Reproduce every entry exactly and leave its pictures out.

Saved entries:
-- Opening Marker --
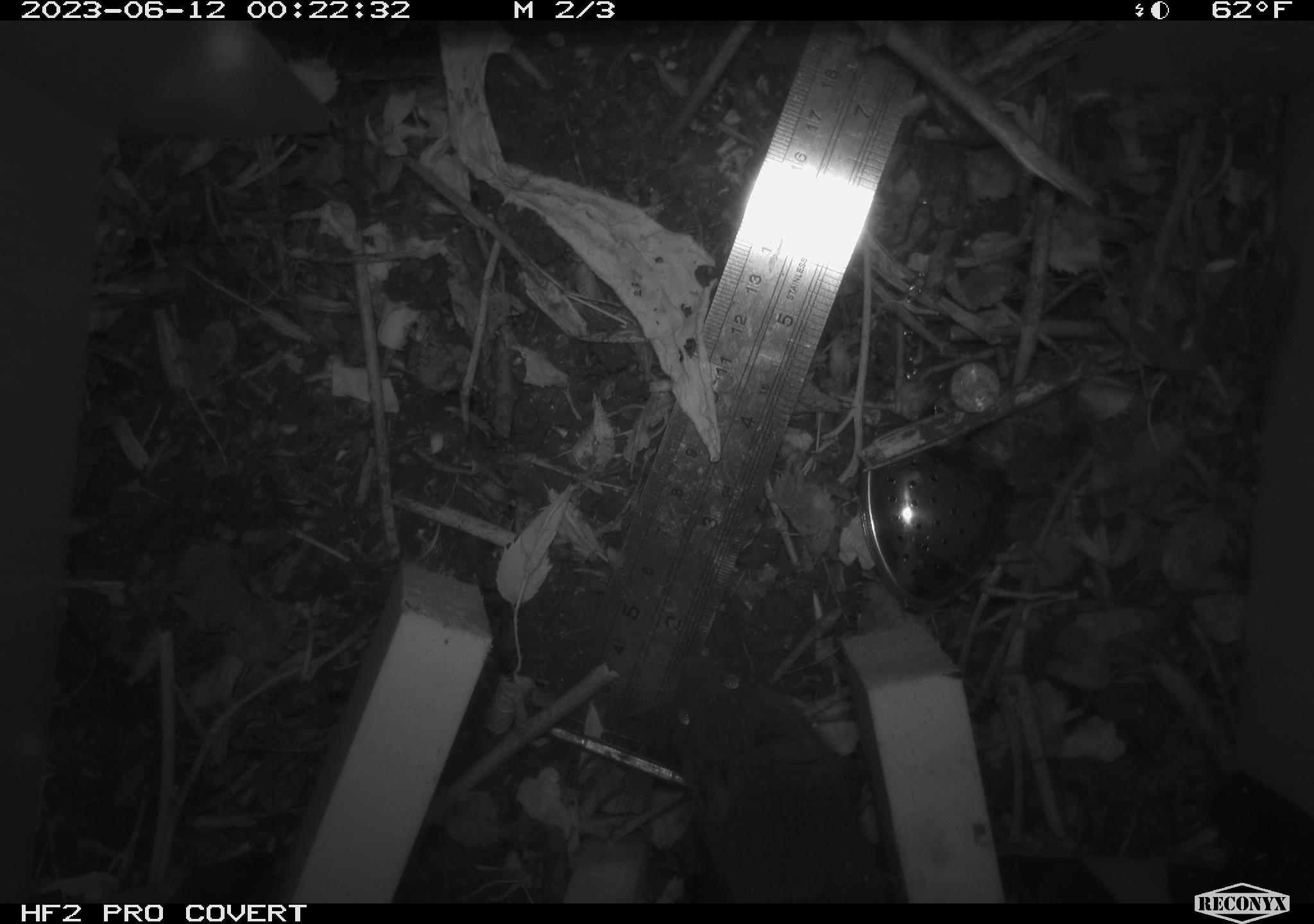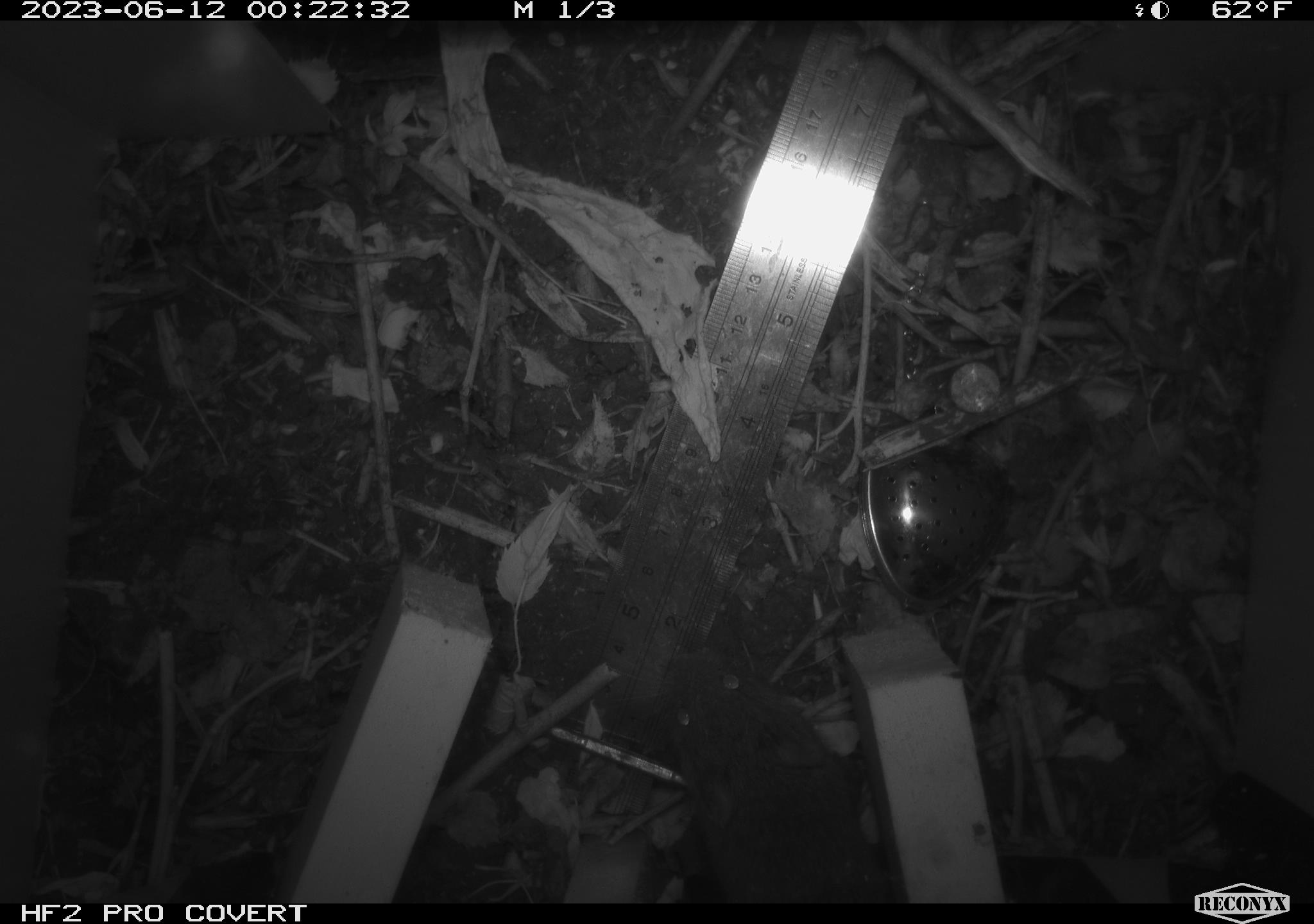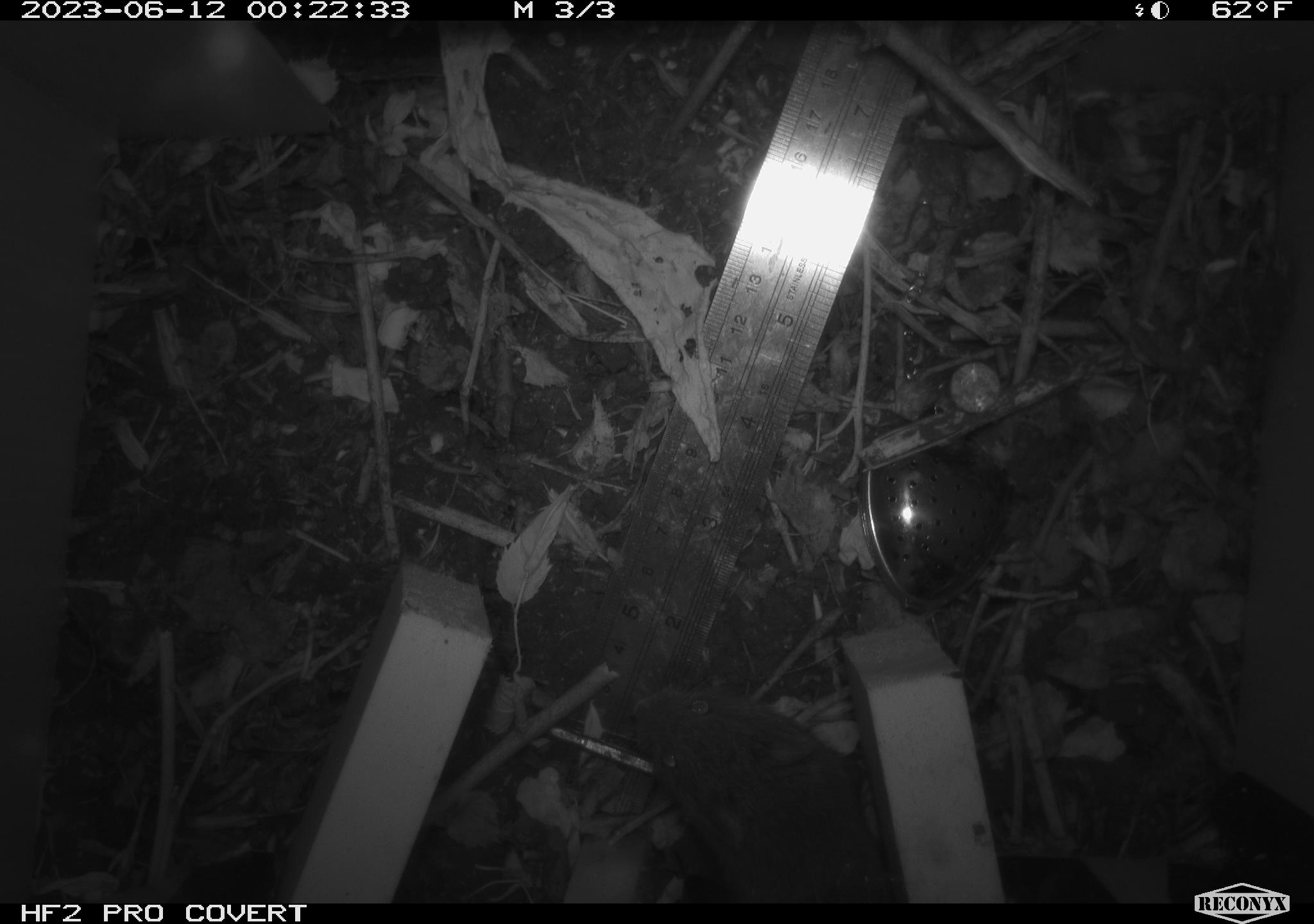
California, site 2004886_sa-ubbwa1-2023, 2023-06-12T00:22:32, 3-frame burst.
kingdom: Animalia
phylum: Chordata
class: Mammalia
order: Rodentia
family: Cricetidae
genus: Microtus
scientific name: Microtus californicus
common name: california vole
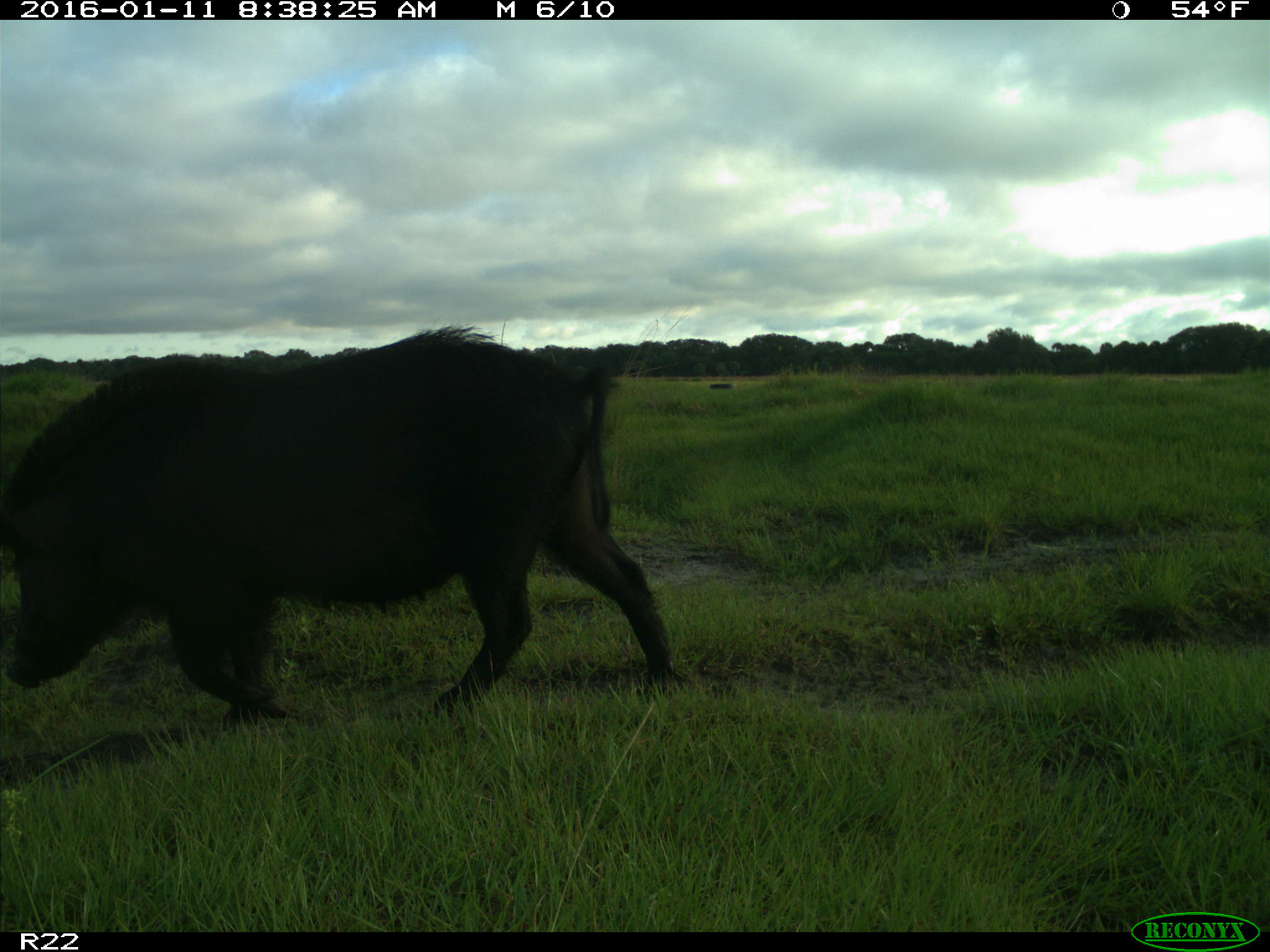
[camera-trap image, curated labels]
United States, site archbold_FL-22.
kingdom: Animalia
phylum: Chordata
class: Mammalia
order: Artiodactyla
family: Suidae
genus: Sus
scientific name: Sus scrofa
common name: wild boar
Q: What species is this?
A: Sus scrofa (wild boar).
-- Closing Marker --
Answer to the exercise
California, site 2004886_sa-ubbwa1-2023, 2023-06-12T00:22:32, 3-frame burst.
kingdom: Animalia
phylum: Chordata
class: Mammalia
order: Rodentia
family: Cricetidae
genus: Microtus
scientific name: Microtus californicus
common name: california vole
[camera-trap image, curated labels]
United States, site archbold_FL-22.
kingdom: Animalia
phylum: Chordata
class: Mammalia
order: Artiodactyla
family: Suidae
genus: Sus
scientific name: Sus scrofa
common name: wild boar
Q: What species is this?
A: Sus scrofa (wild boar).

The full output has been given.